Autoregressive Boltzmann Generators

Autoregressive Boltzmann Generators (ArBG)§

Core Idea§

Boltzmann Generators (BGs) aim to generate independent equilibrium samples from a target Boltzmann distribution $p(x) \propto e^{-U(x)/kT}$ by training a generative model $q_\theta(x)$ with exact likelihoods and reweighting via importance sampling. Prior BGs rely on normalizing flows (NFs), which are constrained by invertibility (discrete-time NFs) or suffer from costly Jacobian determinants (continuous-time NFs). ArBG departs from flows by using an autoregressive model, which sequentially generates coordinates and allows tractable likelihoods without invertibility constraints.

Methodology§

ArBG factorizes the joint distribution of molecular coordinates $x = (x_1, \dots, x_N)$ (where each $x_i$ may represent a group of atoms) as: $$ q_\theta(x) = \prod_{i=1}^N q_\theta(x_i \mid x_{<i}). $$ Each conditional is modeled as a mixture of Gaussians or a more flexible distribution (e.g., real-valued non-volume preserving (real NVP) block). The model is trained by minimizing the Kullback-Leibler divergence to the target, which reduces to maximum likelihood on samples from the target (if available) or via self-training with importance sampling. The key advantage: autoregressive models are universal approximators of probability distributions and do not require invertibility, enabling more expressive conditionals.

**Work to complete**:
1. List every abbreviation that the passage on Autoregressive Boltzmann Generators introduces in parentheses, with the full term it stands for.
2. Write out, word for word, the part of the passage on Autoregressive Boltzmann Generators that runs from "ArBG factorizes the" up to and including "more expressive conditionals.".

**Stored data**:
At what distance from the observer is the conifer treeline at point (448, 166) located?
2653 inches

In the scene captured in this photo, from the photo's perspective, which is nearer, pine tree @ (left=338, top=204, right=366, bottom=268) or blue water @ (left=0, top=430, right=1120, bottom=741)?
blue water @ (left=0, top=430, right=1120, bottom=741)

**The replies**:
1.
- ArBG: Autoregressive Boltzmann Generators
- BGs: Boltzmann Generators
- NFs: normalizing flows
- real NVP: real-valued non-volume preserving

2.
ArBG factorizes the joint distribution of molecular coordinates $x = (x_1, \dots, x_N)$ (where each $x_i$ may represent a group of atoms) as: $$ q_\theta(x) = \prod_{i=1}^N q_\theta(x_i \mid x_{<i}). $$ Each conditional is modeled as a mixture of Gaussians or a more flexible distribution (e.g., real-valued non-volume preserving (real NVP) block). The model is trained by minimizing the Kullback-Leibler divergence to the target, which reduces to maximum likelihood on samples from the target (if available) or via self-training with importance sampling. The key advantage: autoregressive models are universal approximators of probability distributions and do not require invertibility, enabling more expressive conditionals.